Quote word for word the lines from the one containing "How far is the" through the last line, with both ends included.

BEGIN

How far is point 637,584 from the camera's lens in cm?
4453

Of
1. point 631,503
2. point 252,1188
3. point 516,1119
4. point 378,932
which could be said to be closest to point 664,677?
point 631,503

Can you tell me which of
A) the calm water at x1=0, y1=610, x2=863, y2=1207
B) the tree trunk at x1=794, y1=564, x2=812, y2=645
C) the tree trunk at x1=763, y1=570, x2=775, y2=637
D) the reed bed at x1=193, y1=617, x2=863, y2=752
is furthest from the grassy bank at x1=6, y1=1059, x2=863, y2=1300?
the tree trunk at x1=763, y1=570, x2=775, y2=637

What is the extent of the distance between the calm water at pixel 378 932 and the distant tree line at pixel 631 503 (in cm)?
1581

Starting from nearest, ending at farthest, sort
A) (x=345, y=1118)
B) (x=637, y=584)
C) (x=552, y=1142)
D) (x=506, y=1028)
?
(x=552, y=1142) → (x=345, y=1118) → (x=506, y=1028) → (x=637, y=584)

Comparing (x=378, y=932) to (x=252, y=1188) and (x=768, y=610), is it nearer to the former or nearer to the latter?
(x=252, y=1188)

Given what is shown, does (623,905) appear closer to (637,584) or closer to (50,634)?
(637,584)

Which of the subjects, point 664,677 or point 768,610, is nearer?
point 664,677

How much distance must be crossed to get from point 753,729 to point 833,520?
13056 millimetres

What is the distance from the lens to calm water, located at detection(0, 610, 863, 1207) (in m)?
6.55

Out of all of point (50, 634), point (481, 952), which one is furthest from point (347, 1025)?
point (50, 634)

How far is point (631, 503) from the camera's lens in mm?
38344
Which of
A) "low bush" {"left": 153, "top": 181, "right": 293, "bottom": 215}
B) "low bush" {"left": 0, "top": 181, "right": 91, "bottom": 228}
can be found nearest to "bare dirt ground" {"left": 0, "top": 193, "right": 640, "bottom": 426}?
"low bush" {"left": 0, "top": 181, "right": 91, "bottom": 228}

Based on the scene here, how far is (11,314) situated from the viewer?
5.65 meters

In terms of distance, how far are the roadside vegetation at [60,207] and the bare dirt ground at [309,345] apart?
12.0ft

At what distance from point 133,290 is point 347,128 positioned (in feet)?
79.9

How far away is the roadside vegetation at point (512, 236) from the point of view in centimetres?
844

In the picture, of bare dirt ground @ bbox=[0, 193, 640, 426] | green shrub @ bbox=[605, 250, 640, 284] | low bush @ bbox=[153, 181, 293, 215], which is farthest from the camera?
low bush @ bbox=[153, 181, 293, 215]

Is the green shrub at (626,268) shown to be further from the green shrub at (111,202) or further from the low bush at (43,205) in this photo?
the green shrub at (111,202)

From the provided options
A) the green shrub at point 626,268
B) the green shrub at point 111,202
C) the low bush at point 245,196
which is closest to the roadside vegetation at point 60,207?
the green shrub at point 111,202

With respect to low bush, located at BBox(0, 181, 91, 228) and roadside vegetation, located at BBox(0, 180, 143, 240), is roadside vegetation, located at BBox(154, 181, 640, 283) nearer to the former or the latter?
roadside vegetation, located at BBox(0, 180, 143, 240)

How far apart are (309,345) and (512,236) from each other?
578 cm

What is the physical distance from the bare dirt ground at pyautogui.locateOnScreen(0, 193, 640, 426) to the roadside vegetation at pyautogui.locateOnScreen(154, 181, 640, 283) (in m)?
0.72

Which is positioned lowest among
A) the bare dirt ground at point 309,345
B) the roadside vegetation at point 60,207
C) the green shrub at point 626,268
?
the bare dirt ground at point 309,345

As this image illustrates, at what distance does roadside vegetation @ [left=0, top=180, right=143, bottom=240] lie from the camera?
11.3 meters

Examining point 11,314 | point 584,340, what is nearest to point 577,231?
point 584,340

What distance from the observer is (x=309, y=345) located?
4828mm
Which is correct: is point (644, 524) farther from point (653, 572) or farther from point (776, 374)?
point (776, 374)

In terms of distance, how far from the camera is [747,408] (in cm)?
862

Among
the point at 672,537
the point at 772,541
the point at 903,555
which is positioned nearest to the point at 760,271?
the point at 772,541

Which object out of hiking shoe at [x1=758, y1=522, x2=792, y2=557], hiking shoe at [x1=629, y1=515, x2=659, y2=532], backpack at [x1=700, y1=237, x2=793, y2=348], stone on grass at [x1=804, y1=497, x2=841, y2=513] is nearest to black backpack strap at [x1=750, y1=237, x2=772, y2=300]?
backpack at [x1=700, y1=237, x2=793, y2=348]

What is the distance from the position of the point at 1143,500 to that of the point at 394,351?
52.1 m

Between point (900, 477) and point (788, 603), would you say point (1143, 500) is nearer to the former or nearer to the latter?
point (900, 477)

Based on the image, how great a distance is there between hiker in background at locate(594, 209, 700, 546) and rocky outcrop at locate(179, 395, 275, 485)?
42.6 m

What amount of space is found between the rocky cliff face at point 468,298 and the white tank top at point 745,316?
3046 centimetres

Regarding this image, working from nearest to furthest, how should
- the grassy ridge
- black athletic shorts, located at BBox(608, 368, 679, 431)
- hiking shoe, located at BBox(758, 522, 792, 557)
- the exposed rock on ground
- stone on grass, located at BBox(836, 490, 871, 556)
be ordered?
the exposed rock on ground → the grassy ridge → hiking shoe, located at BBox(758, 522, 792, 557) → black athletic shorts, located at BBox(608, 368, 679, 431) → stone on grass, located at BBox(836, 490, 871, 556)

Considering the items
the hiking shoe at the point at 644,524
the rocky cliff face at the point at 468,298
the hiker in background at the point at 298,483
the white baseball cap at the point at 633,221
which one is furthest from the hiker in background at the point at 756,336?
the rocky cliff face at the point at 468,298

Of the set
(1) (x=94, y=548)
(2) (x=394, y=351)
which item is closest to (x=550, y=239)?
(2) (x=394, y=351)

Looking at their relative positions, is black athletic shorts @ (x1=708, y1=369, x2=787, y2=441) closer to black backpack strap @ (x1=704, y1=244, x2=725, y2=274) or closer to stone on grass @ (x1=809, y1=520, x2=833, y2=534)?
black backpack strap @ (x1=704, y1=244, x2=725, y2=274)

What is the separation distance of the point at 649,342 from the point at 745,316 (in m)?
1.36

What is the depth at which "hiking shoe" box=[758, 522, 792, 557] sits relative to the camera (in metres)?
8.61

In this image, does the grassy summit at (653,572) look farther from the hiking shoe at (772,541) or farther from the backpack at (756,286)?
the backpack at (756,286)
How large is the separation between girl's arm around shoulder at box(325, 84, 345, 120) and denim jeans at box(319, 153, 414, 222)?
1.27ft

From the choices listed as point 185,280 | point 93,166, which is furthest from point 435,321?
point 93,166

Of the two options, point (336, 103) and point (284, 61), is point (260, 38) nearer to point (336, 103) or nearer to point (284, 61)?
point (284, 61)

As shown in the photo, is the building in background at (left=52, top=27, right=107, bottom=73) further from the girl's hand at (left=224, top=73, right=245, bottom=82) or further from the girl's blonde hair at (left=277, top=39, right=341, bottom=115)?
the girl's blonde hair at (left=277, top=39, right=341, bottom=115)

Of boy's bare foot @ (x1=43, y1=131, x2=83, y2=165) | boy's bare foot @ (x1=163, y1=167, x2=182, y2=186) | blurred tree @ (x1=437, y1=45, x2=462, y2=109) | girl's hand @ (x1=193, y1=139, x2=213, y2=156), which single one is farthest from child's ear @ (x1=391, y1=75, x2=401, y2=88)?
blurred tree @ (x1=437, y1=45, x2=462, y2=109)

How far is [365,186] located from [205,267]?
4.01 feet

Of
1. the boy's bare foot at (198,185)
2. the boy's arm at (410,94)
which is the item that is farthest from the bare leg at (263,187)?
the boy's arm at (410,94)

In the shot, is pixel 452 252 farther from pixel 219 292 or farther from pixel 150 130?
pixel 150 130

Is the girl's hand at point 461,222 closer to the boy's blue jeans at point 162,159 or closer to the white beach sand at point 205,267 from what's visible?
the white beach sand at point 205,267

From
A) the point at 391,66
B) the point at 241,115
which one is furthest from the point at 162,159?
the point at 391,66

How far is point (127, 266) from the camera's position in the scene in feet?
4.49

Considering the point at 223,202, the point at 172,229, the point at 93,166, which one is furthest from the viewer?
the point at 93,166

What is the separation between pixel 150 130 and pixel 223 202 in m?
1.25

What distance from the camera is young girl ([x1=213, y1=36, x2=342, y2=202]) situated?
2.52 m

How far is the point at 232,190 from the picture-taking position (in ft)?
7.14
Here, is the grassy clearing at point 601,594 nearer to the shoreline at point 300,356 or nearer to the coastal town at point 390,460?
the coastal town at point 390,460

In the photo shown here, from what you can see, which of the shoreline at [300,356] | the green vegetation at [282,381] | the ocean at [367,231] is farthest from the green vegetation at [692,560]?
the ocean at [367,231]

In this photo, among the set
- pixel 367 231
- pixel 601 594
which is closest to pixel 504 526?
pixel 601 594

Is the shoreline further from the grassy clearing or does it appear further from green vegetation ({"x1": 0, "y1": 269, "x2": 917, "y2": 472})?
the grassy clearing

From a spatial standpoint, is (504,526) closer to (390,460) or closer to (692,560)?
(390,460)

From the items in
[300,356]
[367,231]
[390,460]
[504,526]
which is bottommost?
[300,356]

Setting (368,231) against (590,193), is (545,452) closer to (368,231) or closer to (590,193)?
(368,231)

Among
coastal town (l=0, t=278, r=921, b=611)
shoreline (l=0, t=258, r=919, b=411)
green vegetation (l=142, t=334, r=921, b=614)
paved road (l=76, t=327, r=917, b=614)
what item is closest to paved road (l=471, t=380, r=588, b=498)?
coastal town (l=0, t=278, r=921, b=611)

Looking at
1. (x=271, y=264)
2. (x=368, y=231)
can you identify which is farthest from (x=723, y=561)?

END

• RESPONSE:
How far is the point at 232,190 from the picture-taking position (in ft)?
7.14
Here, is the grassy clearing at point 601,594 nearer to the shoreline at point 300,356 or nearer to the coastal town at point 390,460?
the coastal town at point 390,460

In the photo shown here, from what you can see, which of the shoreline at [300,356] | the green vegetation at [282,381] | the ocean at [367,231] is farthest from the green vegetation at [692,560]?
the ocean at [367,231]

In this photo, among the set
- pixel 367 231
- pixel 601 594
which is closest to pixel 504 526?
pixel 601 594

Is the shoreline further from the grassy clearing or does it appear further from green vegetation ({"x1": 0, "y1": 269, "x2": 917, "y2": 472})?
the grassy clearing

From a spatial standpoint, is (504,526) closer to (390,460) or closer to (692,560)?
(390,460)

From the items in
[300,356]
[367,231]
[390,460]
[504,526]
which is bottommost?
[300,356]

Setting (368,231) against (590,193), is (545,452) closer to (368,231) or closer to (590,193)?
(368,231)

Among
coastal town (l=0, t=278, r=921, b=611)
shoreline (l=0, t=258, r=919, b=411)
green vegetation (l=142, t=334, r=921, b=614)
paved road (l=76, t=327, r=917, b=614)
what item is closest to paved road (l=471, t=380, r=588, b=498)?
coastal town (l=0, t=278, r=921, b=611)

Looking at
1. (x=271, y=264)
2. (x=368, y=231)
can you identify which is farthest from (x=723, y=561)?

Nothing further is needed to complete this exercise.